··· Excerpt provided

Reputation: 25058
I Have a is_noun
definition using nltk
:
is_noun = lambda pos: pos == 'NN' or pos == 'NNP' or pos == 'NNS' or pos == 'NNPS'
then I have this in a function:
def test(text):
tokenized = nltk.word_tokenize(text)
nouns = [word for (word, pos) in nltk.pos_tag(tokenized) if is_noun(pos)]
print ('Nouns:', nouns)
return nouns
then I call the function:
test('When will this long and tedious journey ever end? Like all good')
and get:
Nouns: ['journey']
then call same function but with reversed sentence and get:
test('good all Like end? ever journey tedious and long this will When')
results:
Nouns: ['end']
I am expecting to get same amount of nouns but that is not the case. What am I doing wrong?

······

Tasks to carry out:
- 1) In the post about extracting nouns with nltk, which four part-of-speech tags does `is_noun` accept?
- 2) Carry on the post about extracting nouns with nltk from its final sentence.

··· Data

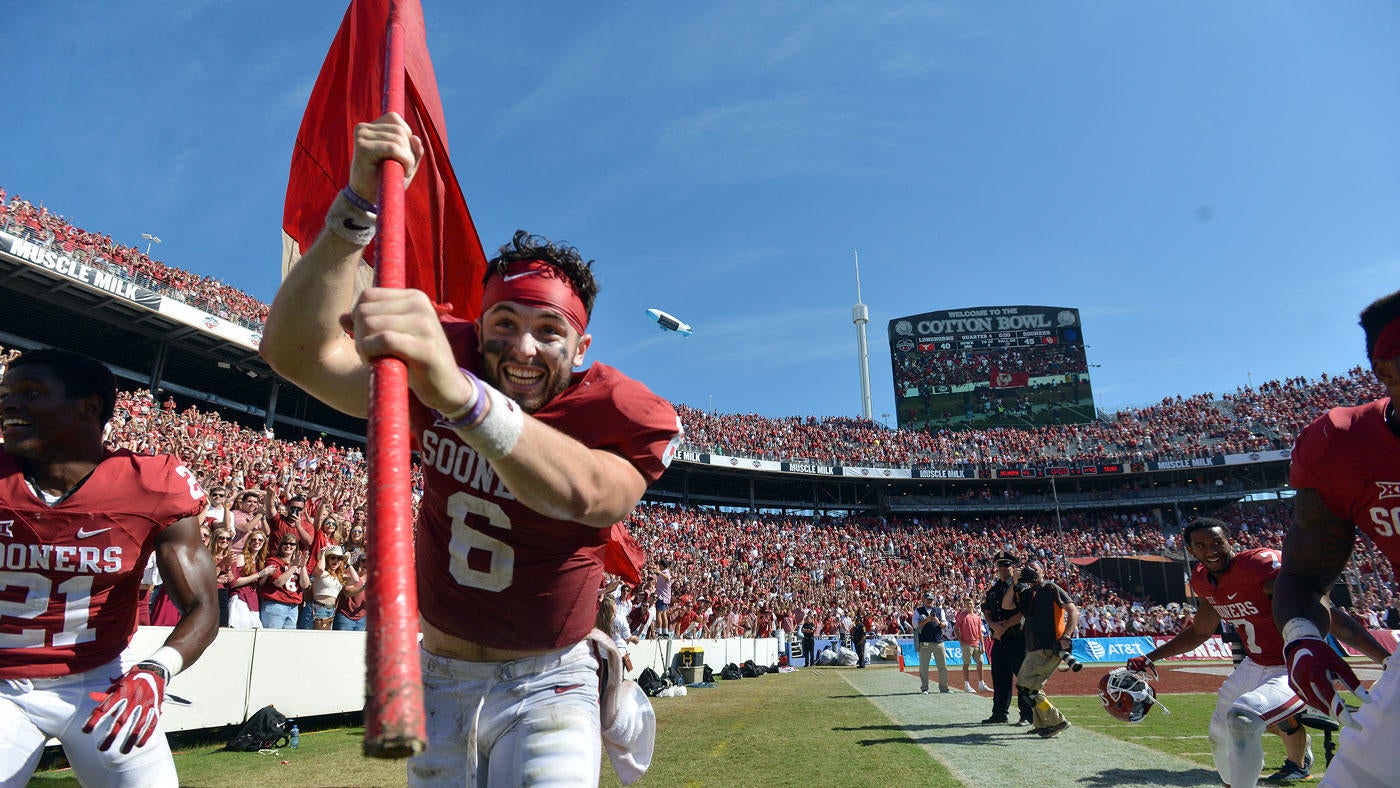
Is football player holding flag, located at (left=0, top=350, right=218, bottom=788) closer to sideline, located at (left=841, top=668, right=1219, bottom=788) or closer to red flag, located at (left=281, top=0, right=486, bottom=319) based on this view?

······

Task results:
- 1) NN, NNP, NNS and NNPS

- 2)
Upvotes: 0
Views: 40
Reputation: 77850
As the comment suggests, word order matters. English is rife with words that can act as multiple parts of speech, depending on placement within a phrase. Consider:
You can cage a swallow.
You cannot swallow a cage.
In the second text you present, you do not have a legal sentence by any means. The best the English parser can determine is that "end" may be the direct object of the verb "like", and is therefore a noun in this case. Similarly, "journey" appears to be the main verb of the second sequence of words.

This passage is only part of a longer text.